--- START ---
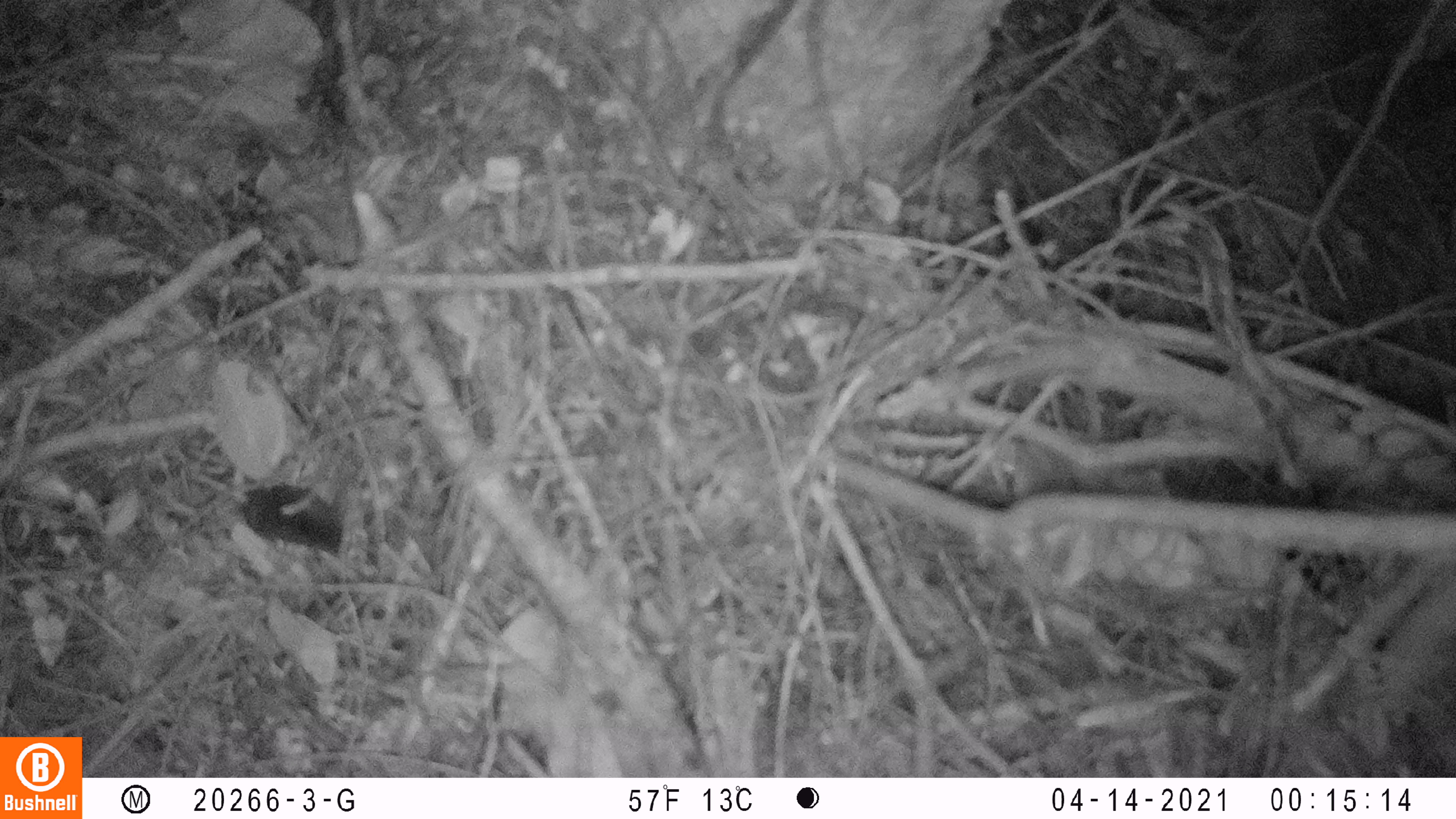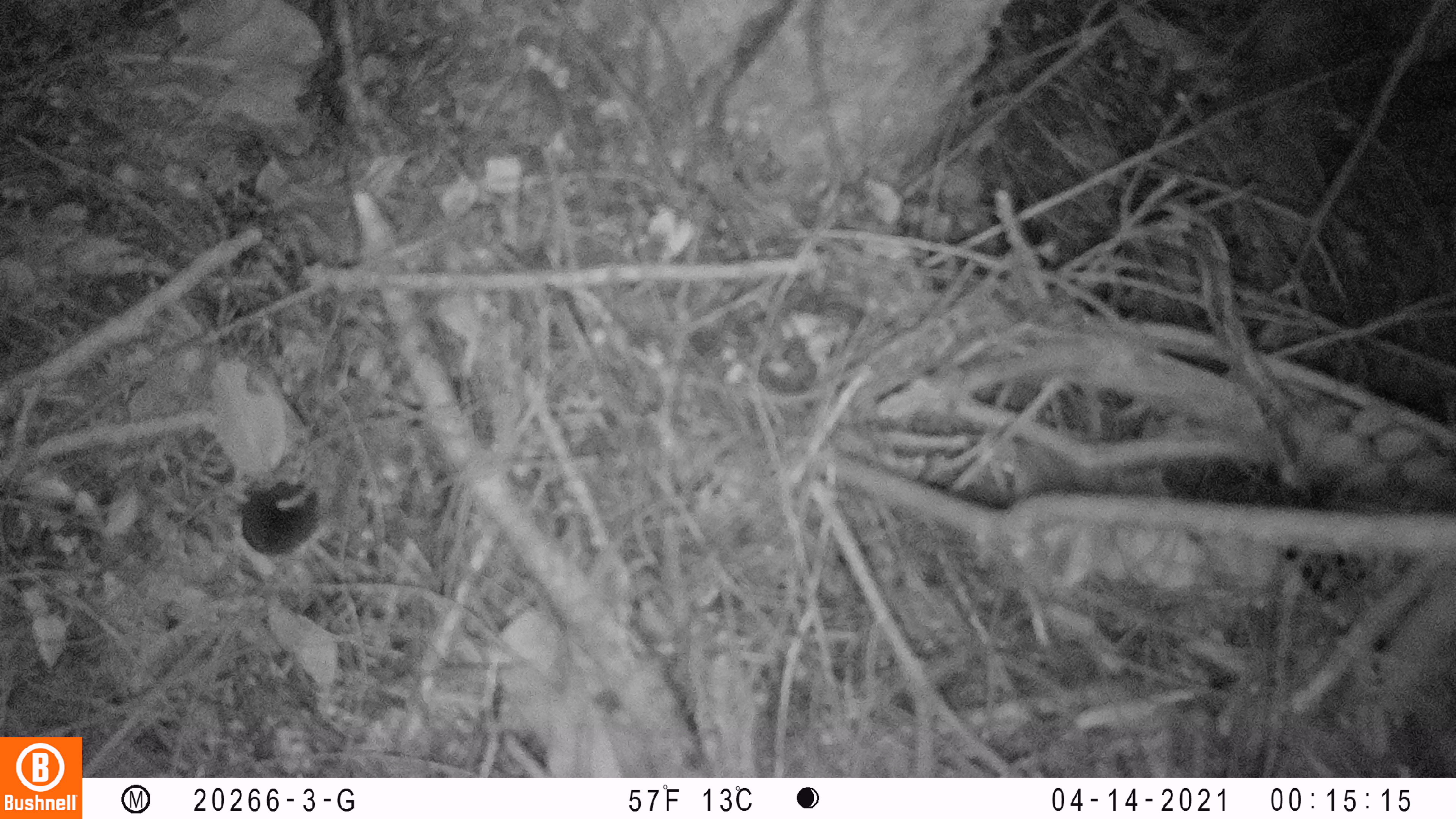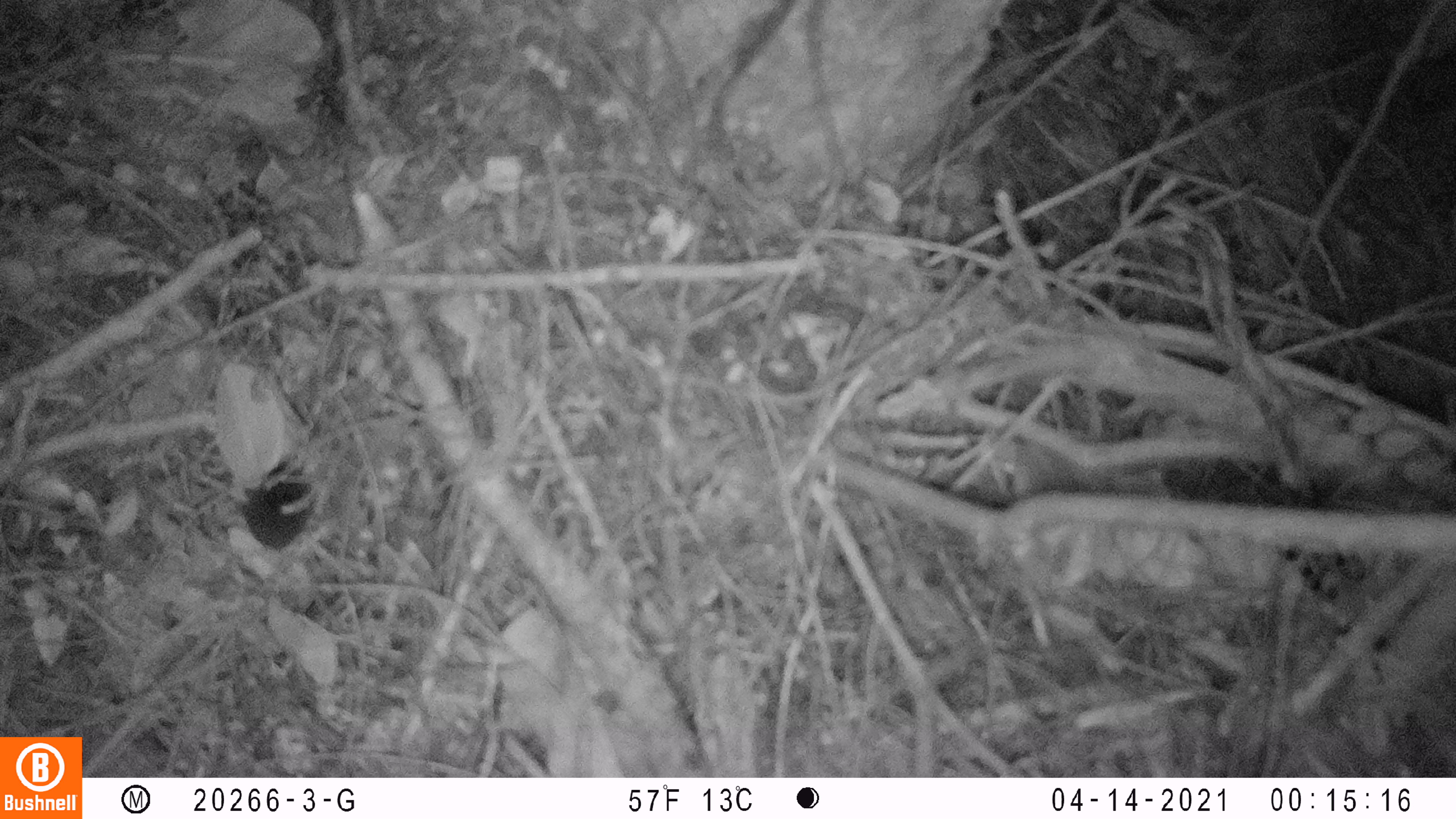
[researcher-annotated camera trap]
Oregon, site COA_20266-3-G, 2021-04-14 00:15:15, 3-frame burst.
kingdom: Animalia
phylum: Chordata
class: Mammalia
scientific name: Mammalia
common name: small mammal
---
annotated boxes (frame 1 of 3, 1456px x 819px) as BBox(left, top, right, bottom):
small mammal: BBox(187, 440, 425, 588)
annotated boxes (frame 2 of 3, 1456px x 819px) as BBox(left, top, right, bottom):
small mammal: BBox(193, 443, 390, 592)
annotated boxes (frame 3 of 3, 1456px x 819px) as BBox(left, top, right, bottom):
small mammal: BBox(180, 425, 384, 579)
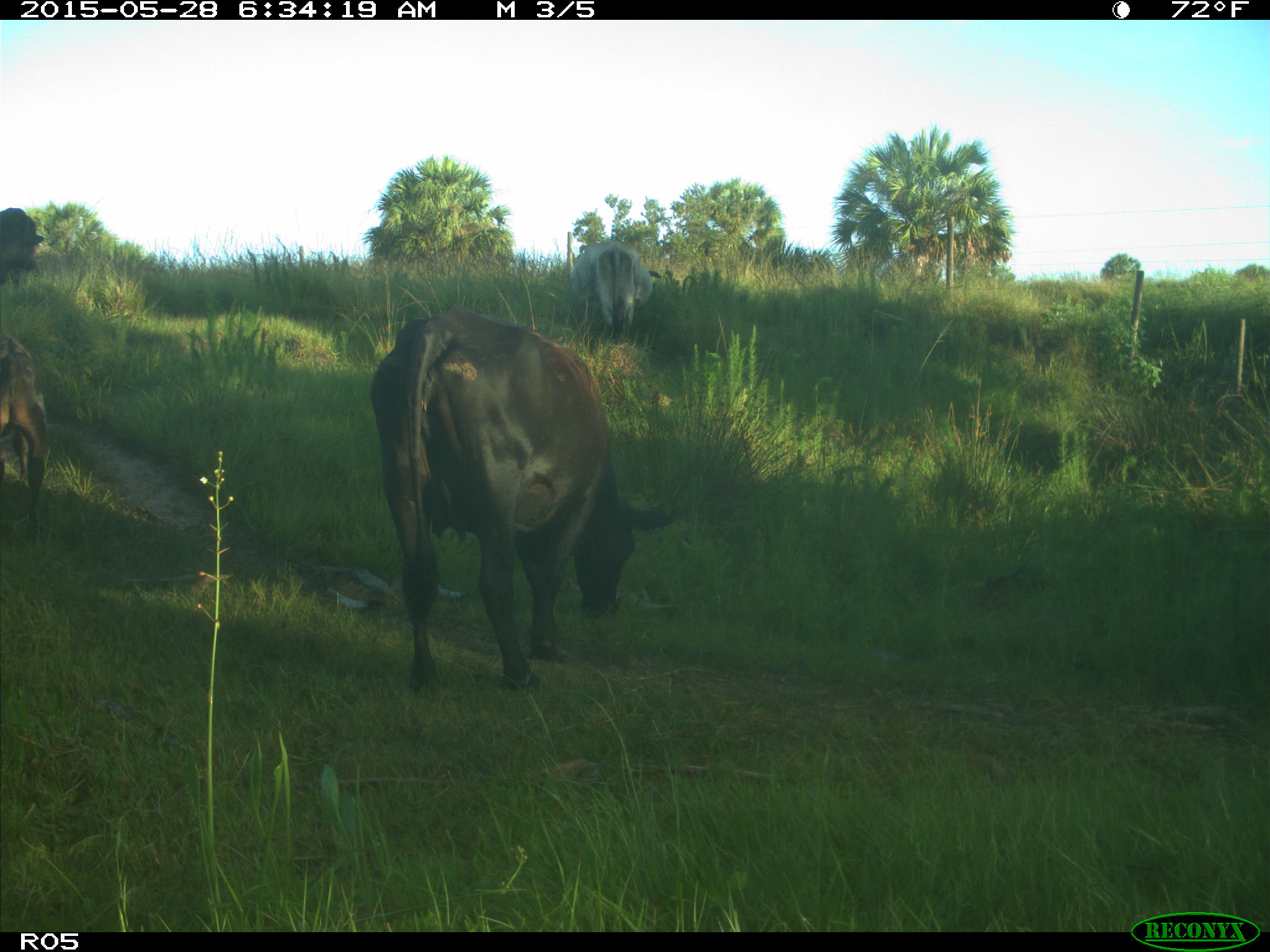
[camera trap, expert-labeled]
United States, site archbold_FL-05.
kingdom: Animalia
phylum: Chordata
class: Mammalia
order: Artiodactyla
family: Bovidae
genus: Bos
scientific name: Bos taurus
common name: domestic cow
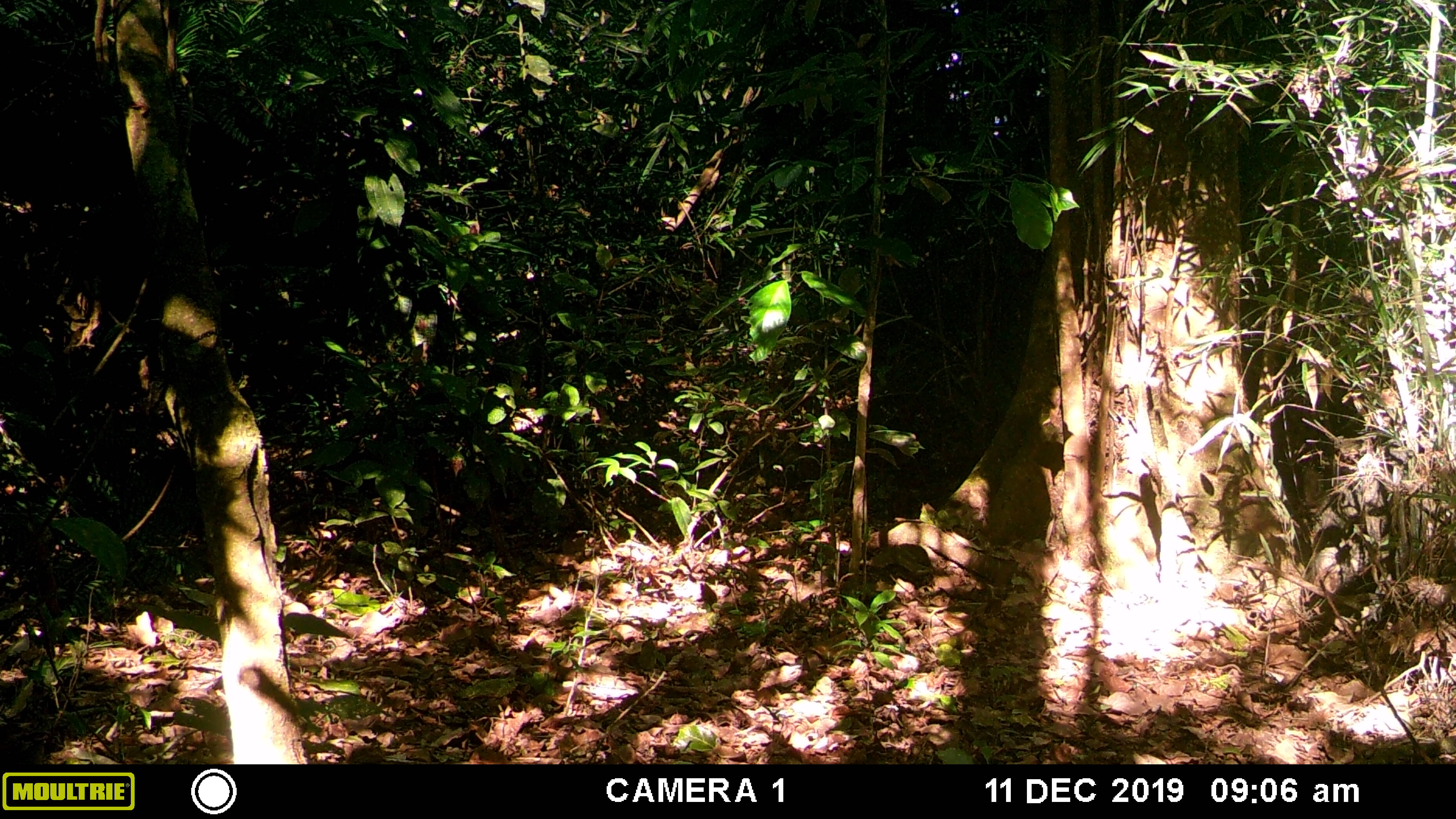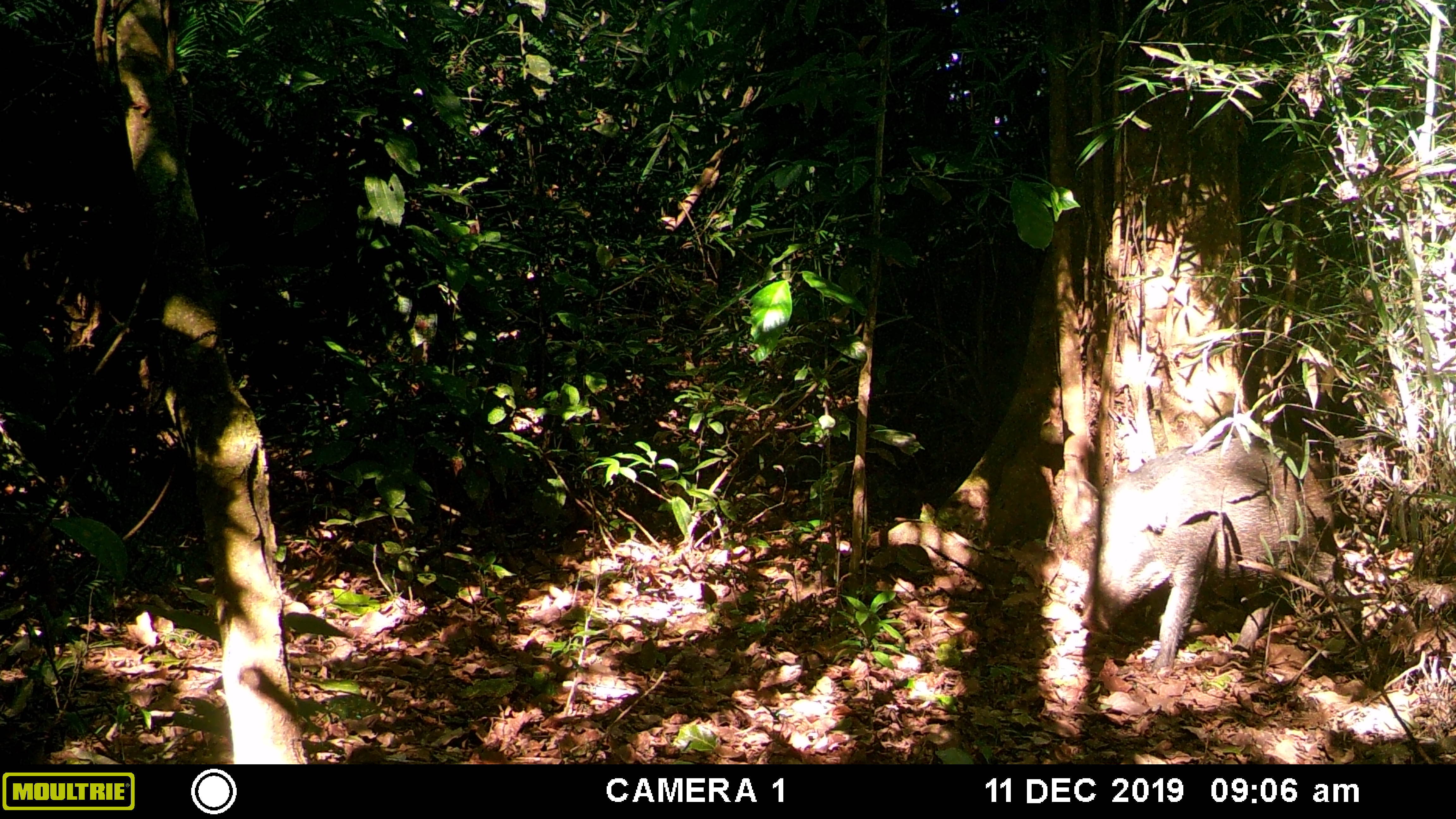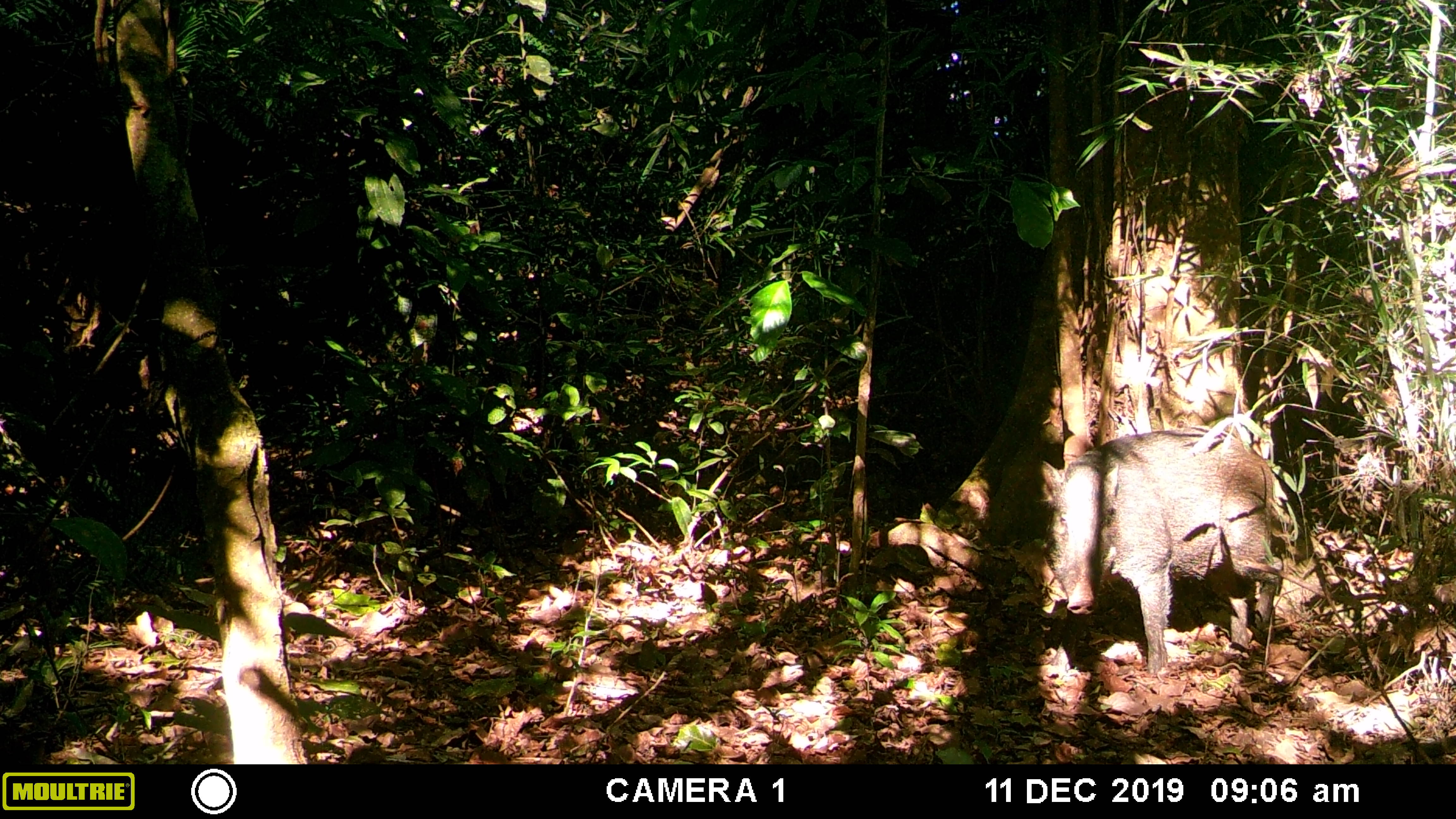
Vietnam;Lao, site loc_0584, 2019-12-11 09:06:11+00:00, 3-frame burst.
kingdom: Animalia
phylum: Chordata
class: Mammalia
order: Artiodactyla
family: Suidae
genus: Sus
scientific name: Sus scrofa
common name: eurasian wild pig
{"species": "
--- END ---
Work order
Copy each line of the records that has "common" in it.

Answer below
common name: small mammal
common name: domestic cow
common name: eurasian wild pig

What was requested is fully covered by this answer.